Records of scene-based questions
----------------

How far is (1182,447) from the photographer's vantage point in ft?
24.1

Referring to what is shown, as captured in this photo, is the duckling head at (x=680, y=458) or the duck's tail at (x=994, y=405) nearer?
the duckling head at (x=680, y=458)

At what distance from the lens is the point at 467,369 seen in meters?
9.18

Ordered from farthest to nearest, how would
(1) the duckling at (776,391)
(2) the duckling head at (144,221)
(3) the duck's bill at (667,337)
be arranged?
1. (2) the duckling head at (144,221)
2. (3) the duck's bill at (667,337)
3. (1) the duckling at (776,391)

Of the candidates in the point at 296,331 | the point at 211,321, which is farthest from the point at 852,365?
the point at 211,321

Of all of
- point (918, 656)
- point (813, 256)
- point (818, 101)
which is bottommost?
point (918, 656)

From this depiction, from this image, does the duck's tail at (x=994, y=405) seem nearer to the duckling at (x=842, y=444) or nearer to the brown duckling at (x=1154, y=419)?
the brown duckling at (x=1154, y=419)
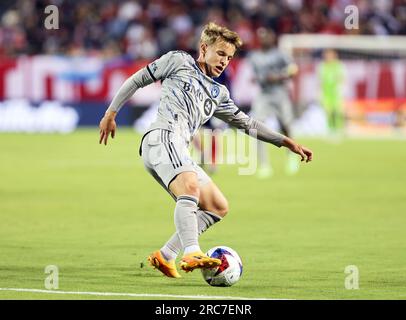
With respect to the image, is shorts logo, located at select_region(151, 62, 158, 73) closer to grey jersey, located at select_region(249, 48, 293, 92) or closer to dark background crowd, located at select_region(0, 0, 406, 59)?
Answer: grey jersey, located at select_region(249, 48, 293, 92)

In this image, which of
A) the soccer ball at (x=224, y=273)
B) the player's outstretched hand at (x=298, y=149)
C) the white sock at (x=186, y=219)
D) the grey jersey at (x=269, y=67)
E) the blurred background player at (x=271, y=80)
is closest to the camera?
the white sock at (x=186, y=219)

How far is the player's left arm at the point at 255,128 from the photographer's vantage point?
30.4 ft

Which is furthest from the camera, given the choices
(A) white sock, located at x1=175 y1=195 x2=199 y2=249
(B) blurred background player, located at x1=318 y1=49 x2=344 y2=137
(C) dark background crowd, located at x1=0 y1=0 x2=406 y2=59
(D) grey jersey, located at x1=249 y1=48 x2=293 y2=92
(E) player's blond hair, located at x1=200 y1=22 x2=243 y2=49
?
(C) dark background crowd, located at x1=0 y1=0 x2=406 y2=59

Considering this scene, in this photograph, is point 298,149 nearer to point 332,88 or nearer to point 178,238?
point 178,238

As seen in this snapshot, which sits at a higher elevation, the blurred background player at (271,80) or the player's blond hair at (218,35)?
the blurred background player at (271,80)

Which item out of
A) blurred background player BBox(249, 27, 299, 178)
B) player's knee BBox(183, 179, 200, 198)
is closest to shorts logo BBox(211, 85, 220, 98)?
player's knee BBox(183, 179, 200, 198)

----------------

> Task details
Update the items starting with the line with "Of the candidates" and going on through the line with "Answer: grey jersey, located", putting "options" in place of "candidates" and leaving everything else unchanged. Give back only those lines, without the pictures.

> Exercise response
Of the options in the point at 296,331 | the point at 211,321, which is farthest from the point at 852,365?
the point at 211,321

Of all of
- point (918, 656)
- point (813, 256)
- point (818, 101)
which is bottommost?
point (918, 656)

From this depiction, from this image, does the duck's tail at (x=994, y=405) seem nearer to the duckling at (x=842, y=444) or nearer to the brown duckling at (x=1154, y=419)?
the brown duckling at (x=1154, y=419)
With respect to the image, is shorts logo, located at select_region(151, 62, 158, 73) closer to grey jersey, located at select_region(249, 48, 293, 92) or closer to dark background crowd, located at select_region(0, 0, 406, 59)?
Answer: grey jersey, located at select_region(249, 48, 293, 92)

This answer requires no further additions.